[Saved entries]

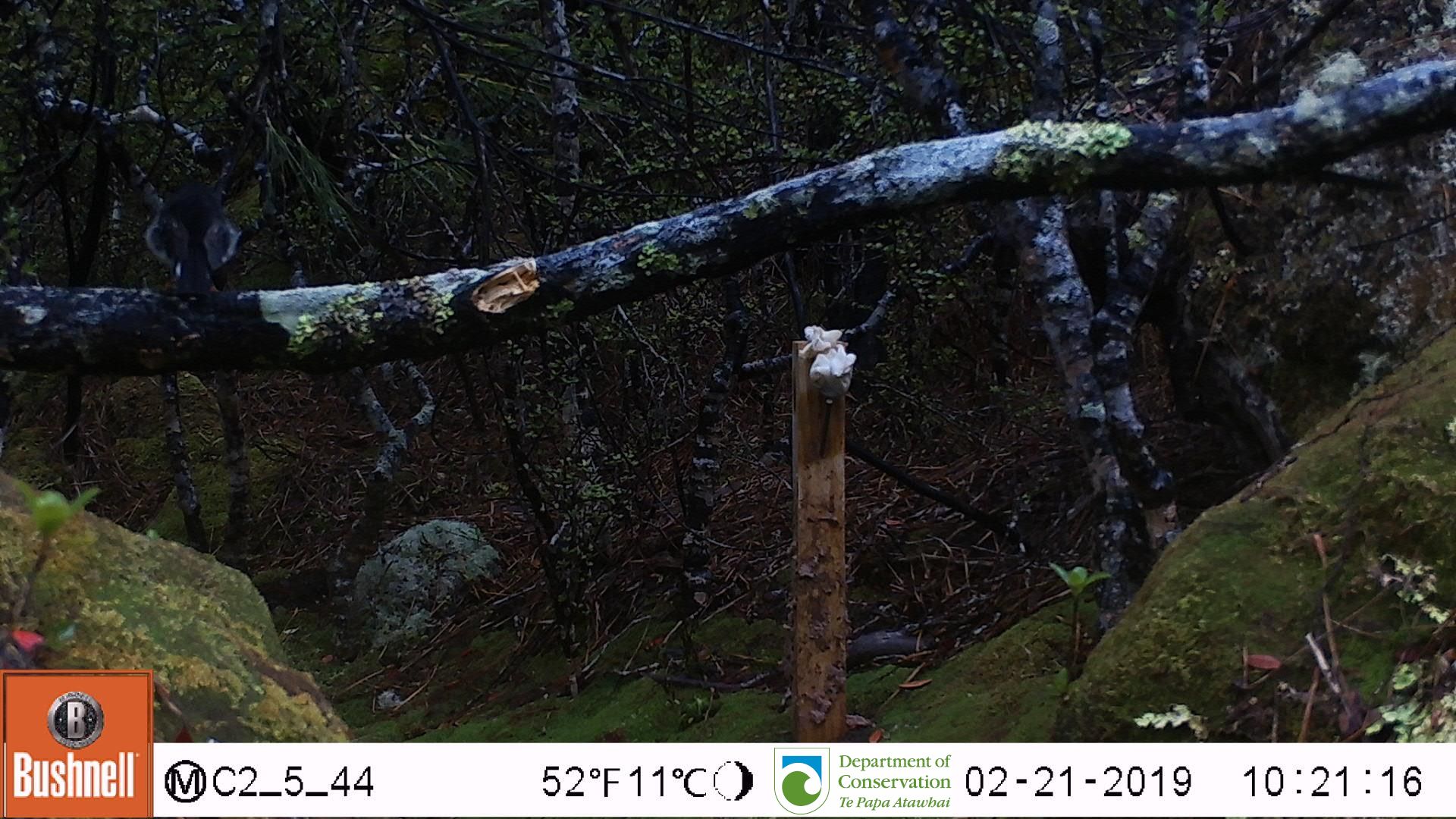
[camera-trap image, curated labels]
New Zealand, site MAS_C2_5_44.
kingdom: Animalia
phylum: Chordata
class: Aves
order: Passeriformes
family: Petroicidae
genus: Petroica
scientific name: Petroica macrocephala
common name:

(Work task)
What you give back should be exactly the lines of the entries above from the one containing "phylum: Chordata" to the end, and nothing more.

(Written solution)
phylum: Chordata
class: Aves
order: Passeriformes
family: Petroicidae
genus: Petroica
scientific name: Petroica macrocephala
common name:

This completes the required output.